Thursday, March 18, 2021

My 100 mile Ultra Marathon: On the Concept2 Ski Erg

Why an Ultra Marathon?

Typically an ultra marathon is considered any distance over 26 miles (ie more than a convertional marathon distance).  One year ago (14th March 2020) I ran the Borneo 100mile Ultra, through the jungle and mountains.  It-was-horrendous!  It took me approximately 38 hours to complete, without sleep and carrying an injury (Achilles tendonitis).  The weather was scorching and the terrain was unforgiving (especially in the jungle sections).  

On Wednesday 10th March 2021 I had felt particularly good training wise and smashed out an hour the Concept 2 Ski Erg.  I did over 12km, that was the longest time I'd spent on this bit of kit (the longest distance having previously been 5km) and felt I could keep going.  So I did another 30 mins.  

I thought, 'I could do with a challenge, so I'll do 100 miles on this. Oh and this weekend is the one year anniversary of the Borneo 100 miler', so it seemed apt-although a bit last minute.  That's my kind of thinking...not really thinking too much and just getting on with it.

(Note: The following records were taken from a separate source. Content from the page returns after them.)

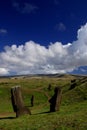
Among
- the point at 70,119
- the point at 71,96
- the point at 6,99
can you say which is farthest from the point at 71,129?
the point at 6,99

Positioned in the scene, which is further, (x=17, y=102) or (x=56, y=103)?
(x=56, y=103)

On Thursday 11th I did some testing with Stu Bauld, the 'Science guy' at Ufit Personal Training Studio.  He loves a bit of sports science and was keen to test my lactate threshold and VO2 max.  With the data we could look at different fineness markers and predict some outcomes.  

I'll hand over the next bit to my man Stu...


VO2max is the maximum amount of oxygen an individual can take in and use during high intensity exercise. The trend is that a higher VO2max allows an individual to produce more energy therefore perform more work. However, there are other metrics (arguably more important) that can be measured during this test to help optimise endurance performance.

Measuring gas exchange (the amount of oxygen taken in versus the amount of carbon dioxide produced) allows us to measure how much fats and carbohydrates are being used at different exercise intensities. A RAMP test is performed to measure the total oxygen consumption at different work intensities until exhaustion. The test is initiated at a very low intensity and then increases every 60 seconds until exhaustion is reached.

Most people only have enough stored carbohydrates in their body to supply the energy for about two hours of moderate intensity exercise. The depletion of these stores will ultimately lead to the rapid onset of fatigue. In contrast, fat can supply almost twice as much energy as carbohydrate or protein (9 calories per gram versus 4 calories per gram for carbohydrate and protein) therefore can supply energy for hours and hours as the body has an almost unlimited fat storage capacity. Consequently, it makes sense that when embarking on an ultra-endurance event, maximising the use of fat stores and minimising the use of carbohydrate stores would be an optimal strategy. 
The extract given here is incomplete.